Evidence of backup capability that could allow the school to recover from a ransomware attack without paying the ransom.

  • [ ] Backup policy — documented backup schedule covering MIS, financial systems, and critical data. Evidence: backup policy document.
  • [ ] Offsite/offline backup — at least one backup copy not connected to the school network. Evidence: backup solution configuration; cloud backup provider details.
  • [ ] Backup restore test — successful restore test in the last 6 months. Evidence: test record with date, systems tested, and outcome.
  • [ ] Business continuity plan — documented plan for operating during system outages. Evidence: BCP document.

Domain 5: Ecosystem (Third-Party Suppliers)

Evidence that the school manages the security risk from EdTech vendors and other third-party suppliers.

  • [ ] Vendor register — list of all suppliers processing personal data on behalf of the school. Evidence: ROPA or vendor register.
  • [ ] DPAs in place — Data Processing Agreements signed with all vendors processing pupil personal data. Evidence: signed DPA documents.
  • [ ] Vendor security assessment — evidence of security due diligence for significant vendors. Evidence: vendor security questionnaires or certifications.
  • [ ] Cyber Essentials certification — achieved or plan in place to achieve. Evidence: Cyber Essentials certificate or project plan.

Frequently Asked Questions

How should schools present this evidence to governors?

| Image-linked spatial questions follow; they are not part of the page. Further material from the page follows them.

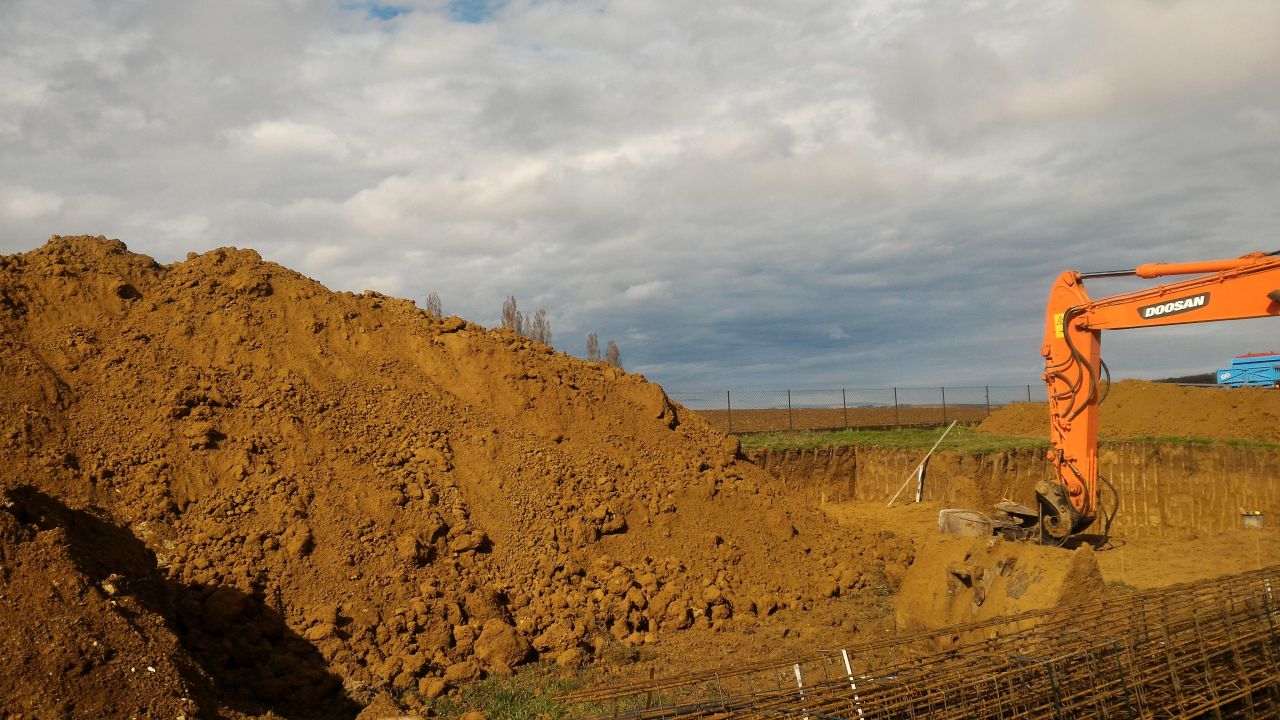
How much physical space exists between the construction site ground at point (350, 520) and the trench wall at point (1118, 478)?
2959mm

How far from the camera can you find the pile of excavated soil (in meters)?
6.96

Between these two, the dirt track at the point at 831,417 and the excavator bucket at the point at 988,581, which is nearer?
the excavator bucket at the point at 988,581

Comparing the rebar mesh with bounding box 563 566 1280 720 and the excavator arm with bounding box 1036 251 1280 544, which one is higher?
the excavator arm with bounding box 1036 251 1280 544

An annual cybersecurity report to governors should summarise progress against the DfE standards using a traffic light or RAG rating, with specific evidence for each domain. The report should be presented by the IT lead or business manager and include any incidents from the past year, the current Cyber Essentials status, and the plan for any remaining gaps. This creates a documented record of governor engagement that satisfies the DfE's accountability expectations.

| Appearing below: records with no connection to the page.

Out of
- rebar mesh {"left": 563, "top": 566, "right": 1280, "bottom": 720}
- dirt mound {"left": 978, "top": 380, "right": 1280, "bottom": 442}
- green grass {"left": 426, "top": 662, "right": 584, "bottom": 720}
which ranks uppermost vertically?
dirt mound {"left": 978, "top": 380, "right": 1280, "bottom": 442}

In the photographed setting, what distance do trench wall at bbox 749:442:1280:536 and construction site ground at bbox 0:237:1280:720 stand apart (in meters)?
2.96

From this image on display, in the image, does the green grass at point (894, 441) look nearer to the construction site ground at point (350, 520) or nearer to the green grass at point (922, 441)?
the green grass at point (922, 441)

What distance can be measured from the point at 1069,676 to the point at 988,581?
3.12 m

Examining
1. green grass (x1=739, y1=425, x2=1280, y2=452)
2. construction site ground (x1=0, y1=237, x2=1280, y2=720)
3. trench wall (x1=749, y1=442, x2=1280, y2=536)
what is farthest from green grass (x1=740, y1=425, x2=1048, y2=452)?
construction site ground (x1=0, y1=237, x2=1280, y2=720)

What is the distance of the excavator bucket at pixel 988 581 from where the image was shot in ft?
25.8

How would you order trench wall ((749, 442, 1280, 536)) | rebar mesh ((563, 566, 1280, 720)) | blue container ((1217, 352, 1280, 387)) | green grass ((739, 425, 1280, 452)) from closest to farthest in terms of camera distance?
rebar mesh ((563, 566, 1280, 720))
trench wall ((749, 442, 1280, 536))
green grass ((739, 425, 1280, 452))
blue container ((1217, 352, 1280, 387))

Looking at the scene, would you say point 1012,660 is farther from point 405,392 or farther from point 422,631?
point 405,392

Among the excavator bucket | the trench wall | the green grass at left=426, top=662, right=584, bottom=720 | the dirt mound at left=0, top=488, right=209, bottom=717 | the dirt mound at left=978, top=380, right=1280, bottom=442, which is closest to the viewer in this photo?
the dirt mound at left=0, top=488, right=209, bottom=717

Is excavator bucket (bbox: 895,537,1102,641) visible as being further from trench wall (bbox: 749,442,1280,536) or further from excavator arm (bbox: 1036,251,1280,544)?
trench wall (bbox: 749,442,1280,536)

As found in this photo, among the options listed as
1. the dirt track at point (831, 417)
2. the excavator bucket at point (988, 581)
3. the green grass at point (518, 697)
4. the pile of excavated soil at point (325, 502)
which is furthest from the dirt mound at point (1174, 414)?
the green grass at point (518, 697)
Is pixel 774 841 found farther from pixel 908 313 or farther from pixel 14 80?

Can this checklist be used as evidence of DfE compliance?

This checklist is a framework for identifying and documenting evidence — it is not itself evidence of compliance. Completing the checklist and noting which evidence exists and which is missing gives a clear gap assessment. The actual evidence (policies, configuration screenshots, training records, backup test logs) is what demonstrates compliance to the DfE, Ofsted, or the ICO if required.

How often should schools complete this checklist?

Annually as a minimum — timed to align with Cyber Essentials renewal and the governing body's annual review of the information security policy. Schools should also review relevant sections when significant changes occur: new IT systems, network changes, new cloud services, or a security incident.